**Source**
Fluids and Combustion

Structures and Materials

Computer Science

System Integration

Uncertainty Integration

The Center for Simulation of Advanced Rockets (CSAR) is an interdisciplinary research group at the University of Illinois at Urbana-Champaign, and is part of the United States Department of Energy's Advanced Simulation and Computing Program. CSAR's goal is to accurately predict the performance, reliability, and safety of solid propellant rockets.[2]

CSAR was founded in 1997 as part of the Department of Energy's Advanced Simulation and Computing Program. The goal of this program is to "enable accurate prediction of the performance, reliability, and safety of complex physical systems through computational simulation." CSAR extends this motive into the realm of solid rocket propellants, specifically those used by the Space Shuttle. [1]

CSAR aims to be able to simulate entire rocket systems, under normal and abnormal situations. This involves highly accurate modeling of components and dynamics of fuel flow and other environmental factors. Modeling this requires large computational power, on the order of thousands of processors. Development of the computational infrastructure is critical in achieving their goal.[1]

Areas of research[edit]

There are several fields researched by CSAR.[3] Physical simulations are implemented in CSAR's Rocstar software suite.

  • Fluids and combustion - The study of how a rocket's fuels are ignited and directed in such a way as to provide thrust.
    • Multiphase Flow
    • Turbulence Modeling
    • Multiscale Acceleration (via "time zooming")

**Problem to work on**
Copy out the entire passage on the Center for Simulation of Advanced Rockets word for word.

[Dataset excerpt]
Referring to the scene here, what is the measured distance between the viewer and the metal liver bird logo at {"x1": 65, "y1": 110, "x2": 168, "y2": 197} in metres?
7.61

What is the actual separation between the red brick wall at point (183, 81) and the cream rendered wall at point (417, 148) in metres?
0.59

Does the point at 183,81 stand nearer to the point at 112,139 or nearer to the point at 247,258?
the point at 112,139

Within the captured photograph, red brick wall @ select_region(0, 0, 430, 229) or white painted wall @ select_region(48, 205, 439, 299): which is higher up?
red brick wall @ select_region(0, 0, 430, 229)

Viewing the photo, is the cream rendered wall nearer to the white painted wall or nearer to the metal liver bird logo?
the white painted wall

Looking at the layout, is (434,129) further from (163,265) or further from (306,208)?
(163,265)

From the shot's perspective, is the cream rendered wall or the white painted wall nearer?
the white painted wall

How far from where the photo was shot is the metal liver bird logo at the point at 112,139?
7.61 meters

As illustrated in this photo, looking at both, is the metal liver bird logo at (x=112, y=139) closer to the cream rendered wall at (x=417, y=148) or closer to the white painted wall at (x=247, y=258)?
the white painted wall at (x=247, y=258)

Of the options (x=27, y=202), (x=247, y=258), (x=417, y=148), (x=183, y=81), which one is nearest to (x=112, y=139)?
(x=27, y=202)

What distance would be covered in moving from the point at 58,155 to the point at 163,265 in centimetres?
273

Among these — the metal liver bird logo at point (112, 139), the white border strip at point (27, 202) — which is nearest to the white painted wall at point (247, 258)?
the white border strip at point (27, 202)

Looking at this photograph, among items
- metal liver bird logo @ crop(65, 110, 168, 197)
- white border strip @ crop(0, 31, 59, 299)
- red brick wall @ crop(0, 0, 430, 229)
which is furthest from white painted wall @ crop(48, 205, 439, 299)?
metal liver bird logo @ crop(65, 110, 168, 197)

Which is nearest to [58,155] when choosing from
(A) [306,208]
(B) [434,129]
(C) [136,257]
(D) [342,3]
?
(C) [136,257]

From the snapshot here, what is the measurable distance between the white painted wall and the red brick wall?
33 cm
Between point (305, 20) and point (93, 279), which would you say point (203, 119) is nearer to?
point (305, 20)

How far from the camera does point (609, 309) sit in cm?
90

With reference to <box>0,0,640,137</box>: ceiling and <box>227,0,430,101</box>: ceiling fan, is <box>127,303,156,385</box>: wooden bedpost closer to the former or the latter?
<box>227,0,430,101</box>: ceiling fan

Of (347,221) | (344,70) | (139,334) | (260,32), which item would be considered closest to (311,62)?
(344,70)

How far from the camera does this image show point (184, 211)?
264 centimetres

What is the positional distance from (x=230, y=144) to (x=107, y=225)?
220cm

**Finished task**
Fluids and Combustion

Structures and Materials

Computer Science

System Integration

Uncertainty Integration

The Center for Simulation of Advanced Rockets (CSAR) is an interdisciplinary research group at the University of Illinois at Urbana-Champaign, and is part of the United States Department of Energy's Advanced Simulation and Computing Program. CSAR's goal is to accurately predict the performance, reliability, and safety of solid propellant rockets.[2]

CSAR was founded in 1997 as part of the Department of Energy's Advanced Simulation and Computing Program. The goal of this program is to "enable accurate prediction of the performance, reliability, and safety of complex physical systems through computational simulation." CSAR extends this motive into the realm of solid rocket propellants, specifically those used by the Space Shuttle. [1]

CSAR aims to be able to simulate entire rocket systems, under normal and abnormal situations. This involves highly accurate modeling of components and dynamics of fuel flow and other environmental factors. Modeling this requires large computational power, on the order of thousands of processors. Development of the computational infrastructure is critical in achieving their goal.[1]

Areas of research[edit]

There are several fields researched by CSAR.[3] Physical simulations are implemented in CSAR's Rocstar software suite.

  • Fluids and combustion - The study of how a rocket's fuels are ignited and directed in such a way as to provide thrust.
    • Multiphase Flow
    • Turbulence Modeling
    • Multiscale Acceleration (via "time zooming")